Cão sobre cão
“Não se preocupe com o segundo ato enquanto o primeiro não tiver terminado”
Stephen King
Uma das pernas estava sobre o muro. A outra era puxada e rasgada por dois cães que se revezavam em tremendas mordidas e puxões. Quando um cão cansava, o outro acudia com o terrível trabalho de morder, perfurar, segurar e babar.
-Sai pra lá, malditos!!
A cabeça, os ombros e o tórax puxavam para cima enquanto a massa volumosa de dois rottweilers puxavam-no para baixo.
-Me larga, larga seus monstros!!
A cada mordida a dor repercutia por todo o corpo. Sentiu-se propenso à queda e, ademais, a cruciante dor o impedia de pensar. Se pudesse pensar, escolheria viver. Cair era morte certa.
-Solta, solta, seus animais!!
As mãos suando, a camisa rasgada pela fricção no muro, a garganta seca e os olhos ardendo de lágrimas. Pior que isso era a certeza da solidão da noite. Na rua sonâmbula não passava ninguém. O silêncio só era quebrado pelos latidos dos cães e sua pesada respiração.
-Para, para, assassinos!!
Devido ao corpo estar tremendo e a fraqueza o invadindo, a dor ficou secundária, localizada apenas na perna. A aflição do medo começou a turvar-lhe as vistas. Se desmaiasse morreria inconsciente sob caninos ensanguentados.
-Sumam, arreda demônios!!
Fechou os olhos, as lágrimas desciam sobre os lábios cerrados e pelo queixo, vindo azeitar os pelos intumescidos do peito. Sentiu as puxadas e mordidas arrefeceram. Pressentiu que era a trégua da morte.
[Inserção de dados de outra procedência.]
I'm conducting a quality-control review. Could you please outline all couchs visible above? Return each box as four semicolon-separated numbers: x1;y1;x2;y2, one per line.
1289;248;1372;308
-Vão, vão embora, abutres!!
Num átimo, ouviu o resfolegar dos cães e atinou que eles ganhavam tempo para recuperar as forças. A perna semidestruída continuava dependurada. Era uma massa vermelha e inerte. Não conseguia levantá-la sozinho e não podia baixar as mãos para pegá-la.
-Desapareçam, seus escrotos!!
O coração batia a ponto de explodir. As veias do pescoço saltando e as calças molhadas de urina e fezes foram as últimas coisas simples que observou antes da dor fatal. Ouviu o medonho barulho de garras arranhando o muro. Ainda teve forças para ver o inominável: um cão sobre o outro preparando o salto. O rosto e a garganta expostos para a mordida letal. O urro agônico cortou a indiferença da noite:
-Uorhgggg....arghhhh!!!
Sofreu a queda no chão duro e frio. Quando pensou que havia morrido indignamente, acordou com o bico da bota do encarregado do setor. Abriu os olhos cansados para a imensidão do pátio. O outro o advertiu a respeito de dormir com o pé embaixo da empilhadeira. Ainda zonzo puxou a perna. Sentiu que doía.
-Por que não me acordou antes?
Com olhos duros encarou o encarregado. Este já ia cutucando outros que também dormiam. Forçou o tronco, levantou-se e saiu mancando. Massageava a traqueia e puxava da perna. O corpo todo doía do pescoço para baixo.